▶ [Directive] Retype the records word for word, starting at the line that contains "What spatial distance" and continuing through the end of the records.

▶ [Spatial questions about scenes]
▼▼▼

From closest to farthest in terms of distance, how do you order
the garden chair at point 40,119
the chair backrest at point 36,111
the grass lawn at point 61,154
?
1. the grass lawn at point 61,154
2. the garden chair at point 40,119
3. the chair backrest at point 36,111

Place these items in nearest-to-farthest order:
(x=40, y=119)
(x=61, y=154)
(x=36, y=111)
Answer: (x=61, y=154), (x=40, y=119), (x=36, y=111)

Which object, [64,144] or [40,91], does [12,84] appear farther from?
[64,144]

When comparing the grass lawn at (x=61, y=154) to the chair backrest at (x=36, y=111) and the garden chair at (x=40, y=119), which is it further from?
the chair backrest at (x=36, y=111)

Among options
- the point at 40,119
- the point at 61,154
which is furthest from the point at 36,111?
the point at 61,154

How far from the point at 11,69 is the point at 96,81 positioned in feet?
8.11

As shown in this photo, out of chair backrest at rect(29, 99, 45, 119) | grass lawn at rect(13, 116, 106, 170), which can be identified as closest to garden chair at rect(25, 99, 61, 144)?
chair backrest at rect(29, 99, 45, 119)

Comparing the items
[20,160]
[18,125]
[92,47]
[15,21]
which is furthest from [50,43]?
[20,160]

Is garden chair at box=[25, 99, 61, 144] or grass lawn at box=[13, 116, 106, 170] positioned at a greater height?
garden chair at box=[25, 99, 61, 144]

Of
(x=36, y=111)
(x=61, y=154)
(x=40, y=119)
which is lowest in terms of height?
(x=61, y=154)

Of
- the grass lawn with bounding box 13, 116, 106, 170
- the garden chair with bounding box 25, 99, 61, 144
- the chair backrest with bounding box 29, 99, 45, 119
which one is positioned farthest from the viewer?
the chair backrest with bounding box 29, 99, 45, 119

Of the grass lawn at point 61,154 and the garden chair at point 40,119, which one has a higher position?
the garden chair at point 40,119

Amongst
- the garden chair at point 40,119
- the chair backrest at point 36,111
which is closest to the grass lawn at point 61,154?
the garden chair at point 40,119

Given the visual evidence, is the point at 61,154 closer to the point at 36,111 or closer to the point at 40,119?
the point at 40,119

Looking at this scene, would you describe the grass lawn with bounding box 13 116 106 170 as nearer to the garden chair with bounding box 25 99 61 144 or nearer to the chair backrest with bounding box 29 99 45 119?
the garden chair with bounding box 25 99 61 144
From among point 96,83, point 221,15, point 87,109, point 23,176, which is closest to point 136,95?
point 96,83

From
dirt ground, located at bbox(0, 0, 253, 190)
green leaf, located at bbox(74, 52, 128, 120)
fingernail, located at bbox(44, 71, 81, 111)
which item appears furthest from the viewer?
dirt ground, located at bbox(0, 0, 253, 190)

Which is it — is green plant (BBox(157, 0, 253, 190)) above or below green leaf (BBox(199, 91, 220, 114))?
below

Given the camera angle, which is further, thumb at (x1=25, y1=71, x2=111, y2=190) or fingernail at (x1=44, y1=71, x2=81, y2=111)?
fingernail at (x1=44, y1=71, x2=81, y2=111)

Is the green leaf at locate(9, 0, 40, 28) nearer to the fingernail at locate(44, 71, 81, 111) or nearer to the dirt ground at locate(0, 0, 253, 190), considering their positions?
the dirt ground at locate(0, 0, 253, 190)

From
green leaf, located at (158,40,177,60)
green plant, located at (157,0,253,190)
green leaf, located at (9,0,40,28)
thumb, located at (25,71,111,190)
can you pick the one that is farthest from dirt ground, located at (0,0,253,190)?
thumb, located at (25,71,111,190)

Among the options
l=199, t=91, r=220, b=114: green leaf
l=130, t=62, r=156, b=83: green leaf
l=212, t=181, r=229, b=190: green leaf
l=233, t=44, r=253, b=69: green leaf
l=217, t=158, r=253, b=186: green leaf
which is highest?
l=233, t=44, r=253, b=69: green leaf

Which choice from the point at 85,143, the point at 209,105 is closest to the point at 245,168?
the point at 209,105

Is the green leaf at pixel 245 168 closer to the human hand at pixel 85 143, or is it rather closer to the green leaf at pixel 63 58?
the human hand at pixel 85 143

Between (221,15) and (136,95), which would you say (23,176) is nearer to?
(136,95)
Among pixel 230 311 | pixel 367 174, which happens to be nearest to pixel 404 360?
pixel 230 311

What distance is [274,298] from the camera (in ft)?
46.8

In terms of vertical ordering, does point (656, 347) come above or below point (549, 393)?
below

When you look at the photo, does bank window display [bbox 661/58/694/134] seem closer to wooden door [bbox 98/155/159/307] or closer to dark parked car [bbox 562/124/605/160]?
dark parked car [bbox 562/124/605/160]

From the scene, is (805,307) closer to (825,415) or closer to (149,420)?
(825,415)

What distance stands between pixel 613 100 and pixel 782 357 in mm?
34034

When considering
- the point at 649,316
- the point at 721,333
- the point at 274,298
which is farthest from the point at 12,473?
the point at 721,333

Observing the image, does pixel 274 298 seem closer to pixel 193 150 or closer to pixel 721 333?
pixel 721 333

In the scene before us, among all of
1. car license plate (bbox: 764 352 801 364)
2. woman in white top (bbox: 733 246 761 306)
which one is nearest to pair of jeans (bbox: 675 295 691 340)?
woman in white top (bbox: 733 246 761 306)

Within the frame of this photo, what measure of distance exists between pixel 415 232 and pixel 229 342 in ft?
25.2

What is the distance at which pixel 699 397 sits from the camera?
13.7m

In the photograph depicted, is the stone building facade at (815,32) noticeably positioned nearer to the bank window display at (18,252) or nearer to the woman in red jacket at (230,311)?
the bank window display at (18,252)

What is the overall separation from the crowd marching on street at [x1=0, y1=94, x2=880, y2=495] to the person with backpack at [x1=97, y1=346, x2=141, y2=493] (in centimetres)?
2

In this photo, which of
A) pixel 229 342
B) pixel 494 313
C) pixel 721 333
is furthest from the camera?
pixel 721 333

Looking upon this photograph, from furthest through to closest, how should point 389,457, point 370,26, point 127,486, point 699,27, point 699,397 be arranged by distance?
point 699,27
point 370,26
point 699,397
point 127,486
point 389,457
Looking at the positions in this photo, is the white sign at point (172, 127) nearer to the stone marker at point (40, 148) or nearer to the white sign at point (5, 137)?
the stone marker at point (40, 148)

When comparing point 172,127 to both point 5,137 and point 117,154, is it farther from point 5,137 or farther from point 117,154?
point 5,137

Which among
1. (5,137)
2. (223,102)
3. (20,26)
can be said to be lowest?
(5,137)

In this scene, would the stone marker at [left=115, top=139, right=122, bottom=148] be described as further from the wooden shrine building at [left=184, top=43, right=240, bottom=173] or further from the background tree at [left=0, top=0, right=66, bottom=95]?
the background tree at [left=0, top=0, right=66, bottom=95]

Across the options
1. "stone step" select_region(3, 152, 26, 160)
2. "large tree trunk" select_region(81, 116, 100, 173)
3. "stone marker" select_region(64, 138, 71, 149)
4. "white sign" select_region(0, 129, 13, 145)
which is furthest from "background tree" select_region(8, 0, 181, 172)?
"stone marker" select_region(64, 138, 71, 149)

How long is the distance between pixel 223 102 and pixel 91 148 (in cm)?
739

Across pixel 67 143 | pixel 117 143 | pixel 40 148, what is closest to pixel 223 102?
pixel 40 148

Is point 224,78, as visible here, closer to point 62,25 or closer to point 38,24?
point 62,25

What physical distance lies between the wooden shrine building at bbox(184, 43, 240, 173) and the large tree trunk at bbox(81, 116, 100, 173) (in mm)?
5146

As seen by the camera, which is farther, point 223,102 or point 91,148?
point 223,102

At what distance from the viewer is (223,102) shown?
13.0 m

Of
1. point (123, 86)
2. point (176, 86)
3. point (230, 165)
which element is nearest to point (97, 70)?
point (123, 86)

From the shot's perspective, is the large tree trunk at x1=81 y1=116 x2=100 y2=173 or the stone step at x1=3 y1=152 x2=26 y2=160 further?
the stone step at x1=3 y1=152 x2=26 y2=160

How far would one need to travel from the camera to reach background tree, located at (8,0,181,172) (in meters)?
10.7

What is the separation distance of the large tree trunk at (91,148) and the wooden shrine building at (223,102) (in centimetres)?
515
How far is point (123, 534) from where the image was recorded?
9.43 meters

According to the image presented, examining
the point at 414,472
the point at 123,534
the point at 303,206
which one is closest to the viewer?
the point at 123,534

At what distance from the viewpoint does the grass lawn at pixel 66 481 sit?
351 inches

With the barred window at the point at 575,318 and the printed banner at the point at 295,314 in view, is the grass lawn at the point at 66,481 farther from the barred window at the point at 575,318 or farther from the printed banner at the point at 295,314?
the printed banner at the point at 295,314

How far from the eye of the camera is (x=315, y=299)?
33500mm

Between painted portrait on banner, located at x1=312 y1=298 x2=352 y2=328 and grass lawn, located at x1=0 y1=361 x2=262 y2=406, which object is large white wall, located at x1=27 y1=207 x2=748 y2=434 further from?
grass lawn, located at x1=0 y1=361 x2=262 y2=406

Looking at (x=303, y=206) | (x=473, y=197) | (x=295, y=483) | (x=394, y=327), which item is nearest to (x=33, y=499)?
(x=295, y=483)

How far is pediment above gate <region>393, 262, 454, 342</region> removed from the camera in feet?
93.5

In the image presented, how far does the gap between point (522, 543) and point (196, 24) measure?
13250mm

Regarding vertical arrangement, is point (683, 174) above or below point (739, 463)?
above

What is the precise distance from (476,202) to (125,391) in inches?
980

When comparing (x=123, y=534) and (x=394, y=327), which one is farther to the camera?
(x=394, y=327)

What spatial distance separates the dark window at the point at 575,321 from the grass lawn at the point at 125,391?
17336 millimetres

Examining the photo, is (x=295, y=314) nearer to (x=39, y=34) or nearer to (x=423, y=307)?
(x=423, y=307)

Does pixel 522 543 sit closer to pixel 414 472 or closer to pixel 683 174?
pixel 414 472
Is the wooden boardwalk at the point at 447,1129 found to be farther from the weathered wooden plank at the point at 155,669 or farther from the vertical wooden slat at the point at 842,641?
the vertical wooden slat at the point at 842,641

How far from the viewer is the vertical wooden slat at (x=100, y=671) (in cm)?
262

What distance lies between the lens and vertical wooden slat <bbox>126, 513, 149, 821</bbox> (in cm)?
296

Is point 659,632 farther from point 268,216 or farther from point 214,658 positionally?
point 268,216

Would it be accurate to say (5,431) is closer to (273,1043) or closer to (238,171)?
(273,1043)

▲▲▲

▶ [Exercise answer]
What spatial distance separates the dark window at the point at 575,321 from the grass lawn at the point at 125,391?
17336 millimetres

Examining the photo, is (x=295, y=314) nearer to (x=39, y=34) or nearer to (x=423, y=307)?
(x=423, y=307)

Does pixel 522 543 sit closer to pixel 414 472 or closer to pixel 683 174?
pixel 414 472
Is the wooden boardwalk at the point at 447,1129 found to be farther from the weathered wooden plank at the point at 155,669 or farther from the vertical wooden slat at the point at 842,641?
the vertical wooden slat at the point at 842,641

How far from the viewer is the vertical wooden slat at (x=100, y=671) (in cm)?
262

What distance lies between the lens and vertical wooden slat <bbox>126, 513, 149, 821</bbox> (in cm)?
296

Is point 659,632 farther from point 268,216 or farther from point 214,658 positionally?
point 268,216

Would it be accurate to say (5,431) is closer to (273,1043) or closer to (238,171)?
(273,1043)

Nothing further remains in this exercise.